**ABOUT THIS EXERCISE**
For the records below, please print exactly and only the lines from the one with "valentine's day sale" down to the one with "Al Hamra Trading Establishment WOrkshop", both ends included, omitting the pictures.

**RECORDS FOR PROCESSING**
Segment Open
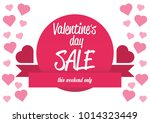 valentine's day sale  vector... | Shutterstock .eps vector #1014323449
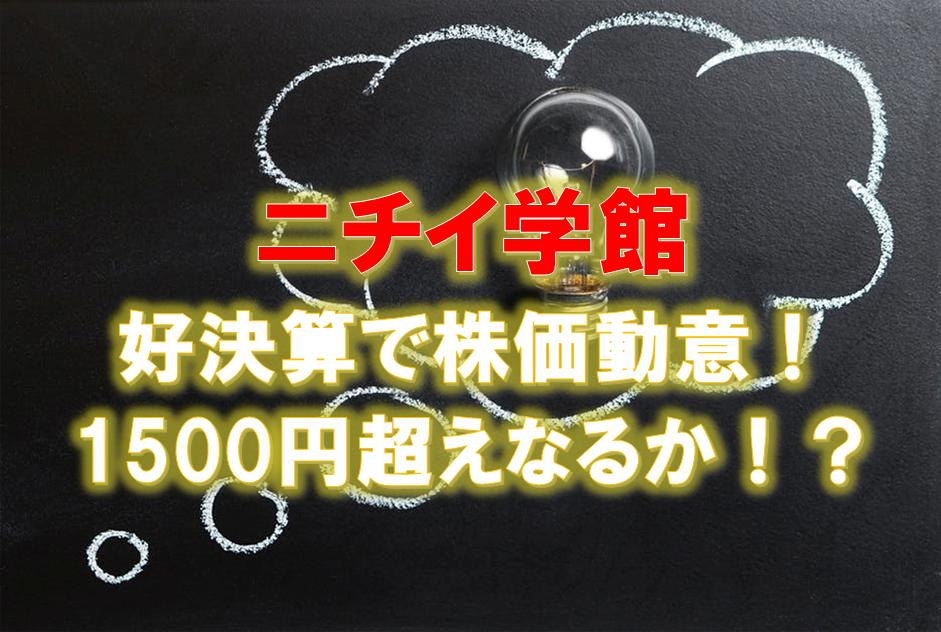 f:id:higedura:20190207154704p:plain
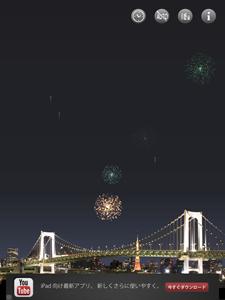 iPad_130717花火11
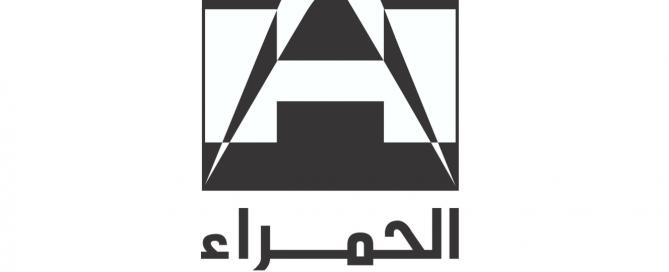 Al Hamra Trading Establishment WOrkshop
Segment Closed
Segment Open
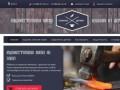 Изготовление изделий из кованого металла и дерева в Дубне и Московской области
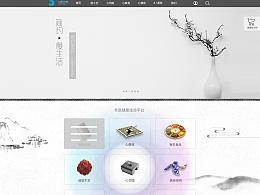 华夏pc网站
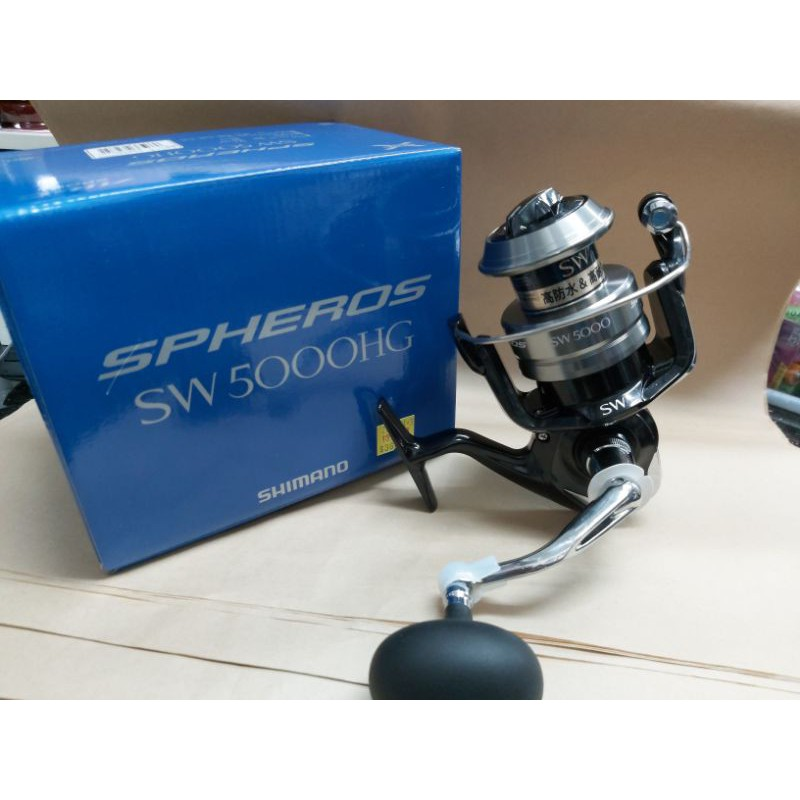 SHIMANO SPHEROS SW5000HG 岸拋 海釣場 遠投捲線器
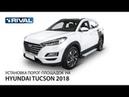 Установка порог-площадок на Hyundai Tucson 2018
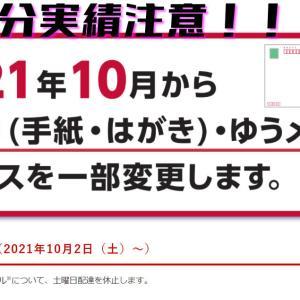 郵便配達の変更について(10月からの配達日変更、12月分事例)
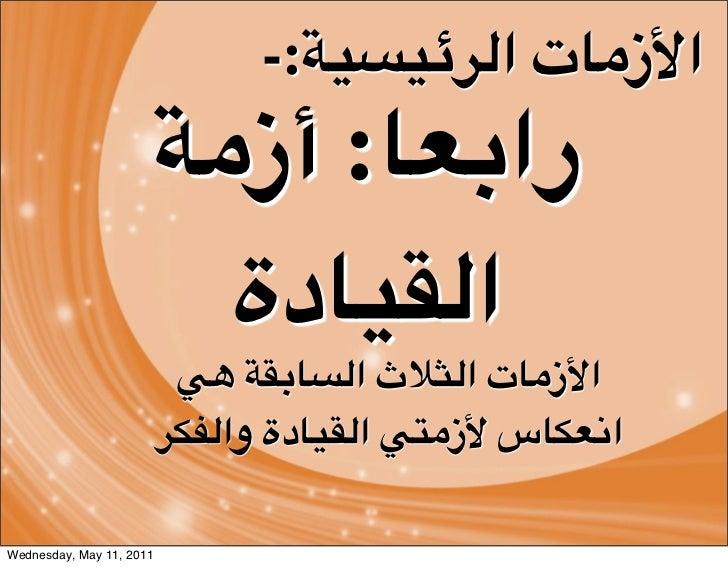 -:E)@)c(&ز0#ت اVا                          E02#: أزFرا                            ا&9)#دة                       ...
Segment Closed
**RESPONSE BOX**
 valentine's day sale  vector... | Shutterstock .eps vector #1014323449
 f:id:higedura:20190207154704p:plain
 iPad_130717花火11
 Al Hamra Trading Establishment WOrkshop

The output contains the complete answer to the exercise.